Hash Tables With Open Addressing

August 24, 2012

One of the classic data structures of computer science is the hash table, which provides constant-time access to key/value data in the average case. The idea is to store a key/value pair in a location that is computed based on the value of the key, which works fine when all the hash values are unique; the problem arises when two keys hash to the same value. The hash tables of the Standard Prelude use a method called chaining to resolve collisions; today’s exercise uses a different method called open addressing.

All hash tables work by computing an address at which to store an item based on its key. Sometimes two keys hash to the same value, which causes a collision. Chaining, as used in the Standard Prelude, resolves collisions by storing multiple items at the same location, forming a list of items. Open addressing instead computes a second address, or if necessary a third, or fourth, or …, continuing until it finds an empty spot. It is necessary that the computation of secondary addresses eventually visits every possible storage location; a simple approach, which we will adopt, is called linear probing, in which storage locations are accessed in increasing order until an empty location is found. It is possible, of course, for the hash table to become completely filled, in which case an error is reported when a new item cannot be inserted.

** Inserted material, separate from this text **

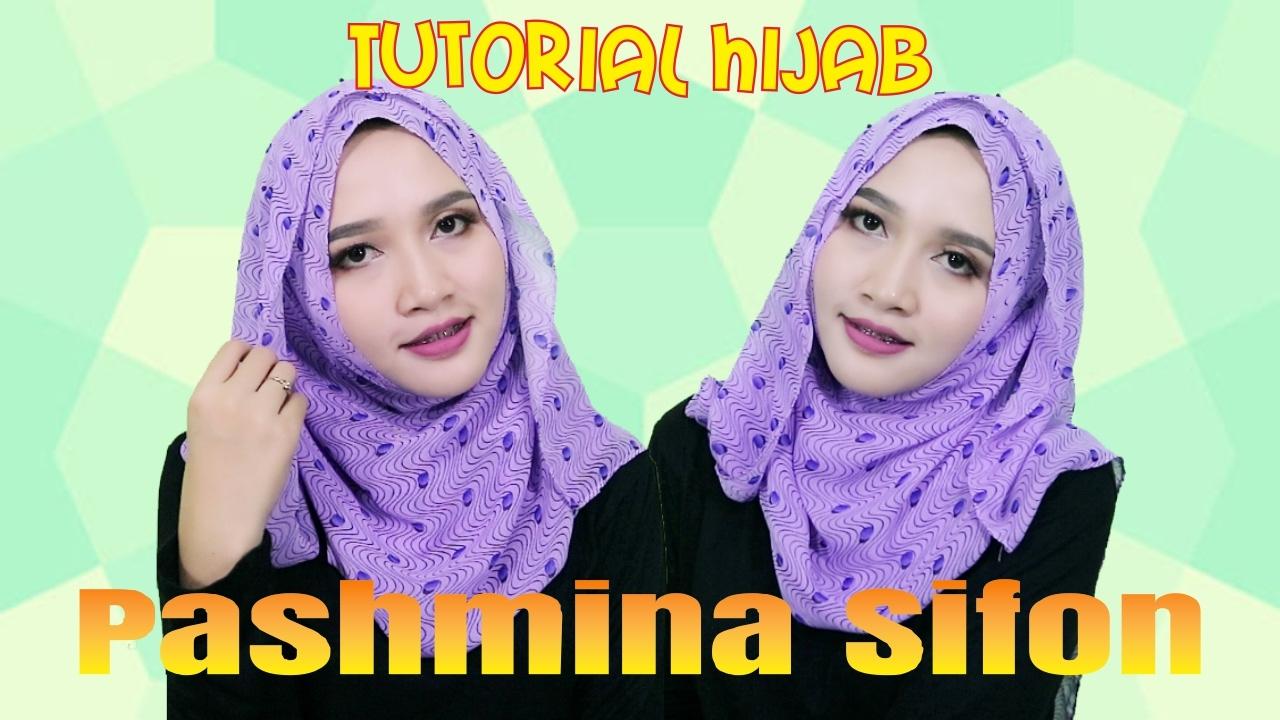 Tutorial Hijab Pashmina Sifon Terbaru 2017 Amalia Kurnia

The tricky part of hashing with open addressing is deletions, because it’s not possible to simply delete an item because some other item may rely on the the fact that its storage location was filled when the item was inserted. The solution is to have three types of items in a storage location: nil, which indicates that the storage location has never been used; deleted, which indicates that the storage location is currently empty but has been used in the past, and in use, for those storage locations that are currently occupied.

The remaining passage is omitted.